── Given passage ──

New Zealand
- Association: New Zealand Hockey Federation
- Confederation: OHF (Oceania)
- Head Coach: Mike Delaney

Junior World Cup
- Appearances: 1982 (first in 7)
- Best result: 4th (2009)

= New Zealand men's national under-21 field hockey team =

The New Zealand men's national under-21 field hockey team, represents New Zealand in international under-21 field hockey and at the Junior World Cup. The team is controlled by the governing body for field hockey in New Zealand, Hockey New Zealand, which is currently a member of the Oceania Hockey Federation (OHF) and the International Hockey Federation (FIH). The team's official nickname is the Future Black Sticks U21.

───

(Task requirements):
In the text about the New Zealand under-21 hockey team, what is the team's official nickname? Rely only on the text about the New Zealand under-21 hockey team.

── Data to examine ──

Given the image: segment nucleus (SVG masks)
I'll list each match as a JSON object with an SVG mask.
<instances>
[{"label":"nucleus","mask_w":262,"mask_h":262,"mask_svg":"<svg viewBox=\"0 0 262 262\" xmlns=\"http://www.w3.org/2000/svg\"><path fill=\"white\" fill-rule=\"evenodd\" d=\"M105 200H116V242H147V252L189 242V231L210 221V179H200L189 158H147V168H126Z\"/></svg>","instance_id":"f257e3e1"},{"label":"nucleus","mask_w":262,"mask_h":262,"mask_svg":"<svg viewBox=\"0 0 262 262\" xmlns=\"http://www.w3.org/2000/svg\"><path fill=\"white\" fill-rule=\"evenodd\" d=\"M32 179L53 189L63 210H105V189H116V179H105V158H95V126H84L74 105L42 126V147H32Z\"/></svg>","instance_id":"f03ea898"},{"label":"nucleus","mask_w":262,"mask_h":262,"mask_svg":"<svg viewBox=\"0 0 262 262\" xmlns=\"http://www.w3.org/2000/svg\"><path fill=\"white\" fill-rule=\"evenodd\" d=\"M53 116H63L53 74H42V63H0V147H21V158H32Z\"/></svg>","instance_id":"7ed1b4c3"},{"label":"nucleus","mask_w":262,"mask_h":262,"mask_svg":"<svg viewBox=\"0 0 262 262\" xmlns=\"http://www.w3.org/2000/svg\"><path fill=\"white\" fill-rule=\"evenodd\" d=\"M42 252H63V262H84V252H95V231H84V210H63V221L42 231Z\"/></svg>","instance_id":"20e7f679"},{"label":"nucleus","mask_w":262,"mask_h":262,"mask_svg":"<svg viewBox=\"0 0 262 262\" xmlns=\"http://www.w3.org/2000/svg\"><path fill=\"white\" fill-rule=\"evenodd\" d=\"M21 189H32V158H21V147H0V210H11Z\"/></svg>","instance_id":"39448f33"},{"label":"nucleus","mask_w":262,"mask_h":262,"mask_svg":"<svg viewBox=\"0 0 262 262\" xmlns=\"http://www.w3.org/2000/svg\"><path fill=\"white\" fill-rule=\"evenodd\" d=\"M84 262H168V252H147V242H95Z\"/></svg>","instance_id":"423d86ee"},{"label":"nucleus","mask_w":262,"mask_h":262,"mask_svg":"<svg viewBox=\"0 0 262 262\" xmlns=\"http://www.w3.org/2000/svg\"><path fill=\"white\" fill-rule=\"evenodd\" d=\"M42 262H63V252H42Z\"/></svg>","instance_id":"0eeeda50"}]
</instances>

───

(Task output):
The Future Black Sticks U21.